## INSTRUCTIONS TO FOLLOW:
Using the text about Bulgakov and the Soviet secret police, explain in one to three sentences why the government viewed his planned bibliographic dictionary with suspicion.

Describing Russian intellectual life in fiction
Mikhail Bulgakov wrote his tight, absurdist masterpiece, “The Heart of a Dog” in 1925, but it would not see the light of day in the Soviet Union until 1987. Thus was the beginning of Bulgakov’s long and tortuous relationship with political power.
The U.S.S.R. was not a good place, nor was it a good time, to write with a biting sense of humor.
When he settled in Moscow in 1921 and quit medicine to pursue journalism and literature, Bulgakov began to explore the contradictions of socialism, the problem of housing, and the absurdities of bureaucracy. In short, Bulgakov reflected upon the preoccupations of Muscovites and the rules that governed life in the city.
The year after he arrived in Moscow, the OGPU (the secret police of the Soviet Union from 1922 to 1934) started keeping a secret file on the writer.
The apparent motive is trivial: Bulgakov published an article in a Berlin magazine announcing his intention to create a bibliographic dictionary of contemporary Russian authors without distinguishing between those who lived in the Soviet Union and those living in exile.
This news was received with suspicion by the government: Writers who lived abroad were considered enemies of the people.
In secret report number II0, an informer explained that Mikhail Bulgakov gave a reading of his new novel to the literary circle he moved in. The novel was titled “The Heart of a Dog.”
“The entire work is written in hostile tones and breathes an infinite contempt upon the Soviet order…,” the writer of the report concluded.
Suspicions about the writer began to grow and the OGPU tracked his movements. It was right at that time when Bulgakov began to enjoy some success thanks to the publication of his first novel, “The White Guard,” and also “Diavoliada,” his collection of satirical stories about Soviet life.

## ENTRIES SHOWN:

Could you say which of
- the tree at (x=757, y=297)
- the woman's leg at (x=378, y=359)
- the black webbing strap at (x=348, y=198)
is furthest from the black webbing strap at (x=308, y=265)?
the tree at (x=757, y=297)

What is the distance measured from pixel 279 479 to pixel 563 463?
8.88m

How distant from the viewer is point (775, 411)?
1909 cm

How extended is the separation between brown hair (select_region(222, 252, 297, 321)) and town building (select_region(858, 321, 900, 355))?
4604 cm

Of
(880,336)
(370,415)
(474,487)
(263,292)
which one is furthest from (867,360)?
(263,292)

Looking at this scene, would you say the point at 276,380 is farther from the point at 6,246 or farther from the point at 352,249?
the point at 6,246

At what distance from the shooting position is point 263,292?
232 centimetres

## RESULT FOR THIS EXERCISE:
Bulgakov announced that his dictionary of contemporary Russian authors would make no distinction between those living in the Soviet Union and those living in exile. The government considered writers who lived abroad enemies of the people, so it received the news with suspicion.